*Extrait d'article*.
══════════════════════════════
Bibliothèque - Musée

Quand le livre sort des rayonnages

Par Sindbad Hammache · Le Journal des Arts

Le 20 mai 2024 - 1556 mots

De Colmar à Carpentras, une vague de projets culturels valorisant le patrimoine écrit éclôt en France. Un défi muséographique pour capter l’attention des visiteurs et rendre justice à des trésors pas toujours lisibles.

La Bibliothèque Humaniste de Sélestat. © P-Mod photographies
La Bibliothèque Humaniste de Sélestat.
© P-Mod photographies

Durant tout le chantier de rénovation de la Bibliothèque humaniste de Sélestat, cette maxime a été la boussole de l’atelier de designers Àkiko, chargé de la scénographie du nouvel équipement culturel. « Cela a été notre leitmotiv, au point qu’aujourd’hui la bibliothèque l’utilise pour sa communication ! », indique Gilles Vignier, fondateur de l’atelier. Dans la petite ville du Bas-Rhin, mais aussi chez sa voisine Colmar (Haut-Rhin) qui a rouvert une bibliothèque des Dominicains transformée en 2022, à Nanterre (Hauts-de-Seine) dans les nouveaux espaces de La Contemporaine, comme à Carpentras (Vaucluse) qui a inauguré ce printemps la deuxième phase de sa bibliothèque-musée de l’Inguimbertine, les chantiers muséographiques ont tous été confrontés à cette problématique : comment rendre attrayante et intéressante une exposition permanente de livres et de documents ?

La galerie Mazarin à la BNF

Au cœur de Paris, la monstration du livre et de l’écrit a désormais une référence, avec l’ouverture du musée de la Bibliothèque nationale de France (BNF) sur son site Richelieu à l’automne 2022. Dans la galerie Mazarin, la scénographie de l’agence italienne Guicciardini & Magni déploie un mobilier sobre et lumineux, dans lequel l’institution montre au public ses manuscrits les plus précieux. Renouvelée tous les cinq mois, cette exposition semi-permanente égrène pour la saison 2023-2024 ses trésors narrant l’histoire des révolutions : un manuscrit du J’accuse d’Émile Zola, une édition originale du Discours de la méthode de Decartes, une page satirique d’un manuscrit enluminé de Boccace… Le musée de la BNF mise sur des œuvres spectaculaires, ou résonnant avec l’imaginaire collectif. L’écrin patrimonial, avec son plafond orné des peintures de Romanelli, ainsi que la confrontation du livre aux autres collections de la BNF (gravures, peintures, objets scientifiques et archéologiques) facilitent l’animation de la muséographie.
══════════════════════════════
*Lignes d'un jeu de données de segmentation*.
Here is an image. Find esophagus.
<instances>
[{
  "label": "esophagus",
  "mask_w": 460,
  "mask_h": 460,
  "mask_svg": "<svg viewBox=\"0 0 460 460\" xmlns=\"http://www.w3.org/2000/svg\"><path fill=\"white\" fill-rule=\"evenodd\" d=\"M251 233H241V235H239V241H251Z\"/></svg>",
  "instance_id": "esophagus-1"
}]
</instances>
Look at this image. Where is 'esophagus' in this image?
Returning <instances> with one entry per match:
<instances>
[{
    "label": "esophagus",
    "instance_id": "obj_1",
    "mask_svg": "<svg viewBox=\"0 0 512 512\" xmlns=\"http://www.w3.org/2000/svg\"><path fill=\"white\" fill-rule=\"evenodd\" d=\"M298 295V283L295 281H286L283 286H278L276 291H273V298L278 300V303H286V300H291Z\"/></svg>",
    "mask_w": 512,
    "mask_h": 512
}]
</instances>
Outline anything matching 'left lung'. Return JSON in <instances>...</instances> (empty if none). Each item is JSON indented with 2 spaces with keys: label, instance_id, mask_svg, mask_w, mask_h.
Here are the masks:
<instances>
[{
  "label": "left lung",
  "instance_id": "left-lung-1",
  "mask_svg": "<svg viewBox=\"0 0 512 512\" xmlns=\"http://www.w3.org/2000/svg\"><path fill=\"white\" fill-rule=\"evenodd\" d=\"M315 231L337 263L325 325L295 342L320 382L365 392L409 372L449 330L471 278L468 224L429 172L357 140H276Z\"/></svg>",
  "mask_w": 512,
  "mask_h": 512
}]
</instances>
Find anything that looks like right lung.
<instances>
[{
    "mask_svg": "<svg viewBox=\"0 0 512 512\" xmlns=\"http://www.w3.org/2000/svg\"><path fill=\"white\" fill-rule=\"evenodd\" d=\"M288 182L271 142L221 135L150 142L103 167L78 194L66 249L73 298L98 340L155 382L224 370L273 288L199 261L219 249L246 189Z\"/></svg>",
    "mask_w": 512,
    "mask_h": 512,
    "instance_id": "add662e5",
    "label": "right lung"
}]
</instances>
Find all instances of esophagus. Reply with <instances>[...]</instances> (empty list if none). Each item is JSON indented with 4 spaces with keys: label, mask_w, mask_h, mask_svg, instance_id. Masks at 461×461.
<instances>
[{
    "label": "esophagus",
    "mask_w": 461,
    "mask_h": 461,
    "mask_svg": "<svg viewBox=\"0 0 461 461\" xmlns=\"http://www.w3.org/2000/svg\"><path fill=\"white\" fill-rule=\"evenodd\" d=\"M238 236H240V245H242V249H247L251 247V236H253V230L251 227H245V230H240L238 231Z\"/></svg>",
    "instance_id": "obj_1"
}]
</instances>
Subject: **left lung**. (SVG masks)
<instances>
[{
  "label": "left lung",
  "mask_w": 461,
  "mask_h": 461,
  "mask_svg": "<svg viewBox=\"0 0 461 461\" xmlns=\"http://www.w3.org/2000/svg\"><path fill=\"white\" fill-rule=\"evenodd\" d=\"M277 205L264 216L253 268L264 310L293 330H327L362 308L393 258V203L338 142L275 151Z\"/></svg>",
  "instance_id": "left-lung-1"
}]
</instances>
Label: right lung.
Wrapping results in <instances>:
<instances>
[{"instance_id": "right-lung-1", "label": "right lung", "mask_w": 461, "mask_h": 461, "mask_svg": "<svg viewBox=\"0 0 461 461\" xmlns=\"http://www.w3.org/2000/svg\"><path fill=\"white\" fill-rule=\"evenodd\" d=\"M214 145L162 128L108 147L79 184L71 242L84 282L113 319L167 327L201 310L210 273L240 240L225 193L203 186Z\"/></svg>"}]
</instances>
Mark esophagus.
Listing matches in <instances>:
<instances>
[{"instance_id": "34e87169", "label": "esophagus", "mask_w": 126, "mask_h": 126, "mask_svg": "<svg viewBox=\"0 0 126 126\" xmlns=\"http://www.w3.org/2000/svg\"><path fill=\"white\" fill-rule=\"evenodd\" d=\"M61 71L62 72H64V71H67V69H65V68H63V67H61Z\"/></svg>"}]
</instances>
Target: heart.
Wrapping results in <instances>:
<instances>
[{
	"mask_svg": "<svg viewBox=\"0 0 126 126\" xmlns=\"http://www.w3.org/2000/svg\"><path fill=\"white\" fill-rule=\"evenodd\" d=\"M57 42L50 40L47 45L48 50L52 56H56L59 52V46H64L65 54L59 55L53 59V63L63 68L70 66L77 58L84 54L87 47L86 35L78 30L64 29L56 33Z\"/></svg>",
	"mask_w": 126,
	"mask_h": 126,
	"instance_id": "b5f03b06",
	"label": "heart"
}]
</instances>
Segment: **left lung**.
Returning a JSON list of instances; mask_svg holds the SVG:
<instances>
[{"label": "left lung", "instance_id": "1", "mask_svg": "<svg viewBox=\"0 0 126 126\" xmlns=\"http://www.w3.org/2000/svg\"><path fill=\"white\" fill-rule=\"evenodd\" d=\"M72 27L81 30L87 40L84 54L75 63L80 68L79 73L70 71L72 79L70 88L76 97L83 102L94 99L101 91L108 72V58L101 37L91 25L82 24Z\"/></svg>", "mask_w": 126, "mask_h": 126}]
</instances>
══════════════════════════════
*Consignes*.
- 1) Traduisez en anglais cette phrase de l'article sur les bibliothèques-musées : « Le musée de la BNF mise sur des œuvres spectaculaires, ou résonnant avec l’imaginaire collectif. »
- 2) Poursuivez l'article sur les bibliothèques-musées à la suite de sa dernière phrase.
Les enregistrements forment un matériau distinct de l'article.

*Réponses*.
- 1) The BNF museum relies on spectacular works, or works that resonate with the collective imagination.

- 2)
Le défi fut autrement plus complexe à Sélestat, dont la municipalité est dépositaire d’un ensemble unique, inscrit sur le registre « Mémoire du monde » de l’Unesco : la bibliothèque de Beatus Rhenanus (1485-1547). L’intégralité des ouvrages collectés par cet humaniste sélestadien a traversé les siècles, ouvrant une fenêtre sur l’univers mental d’un lettré du XVIe siècle dans le Saint-Empire. Pour les spécialistes, c’est un terrain de jeu sans équivalent, mais pour le grand public, aller voir les 670 volumes en latin ou vieux rhénan, rarement illustrés, se présente comme une sortie culturelle particulièrement aride. « C’est formidable d’avoir la collection d’un seul homme, un ensemble aussi cohérent, souligne pourtant Gilles Vignier. La muséographe Muriel Meyer [Métapraxis] nous a aidés à structurer le propos. Au début, avec les équipes du musée, on voulait expliquer ce qu’est l’humanisme… et puis on s’est dit qu’il fallait raconter l’histoire de ce Beatus ! »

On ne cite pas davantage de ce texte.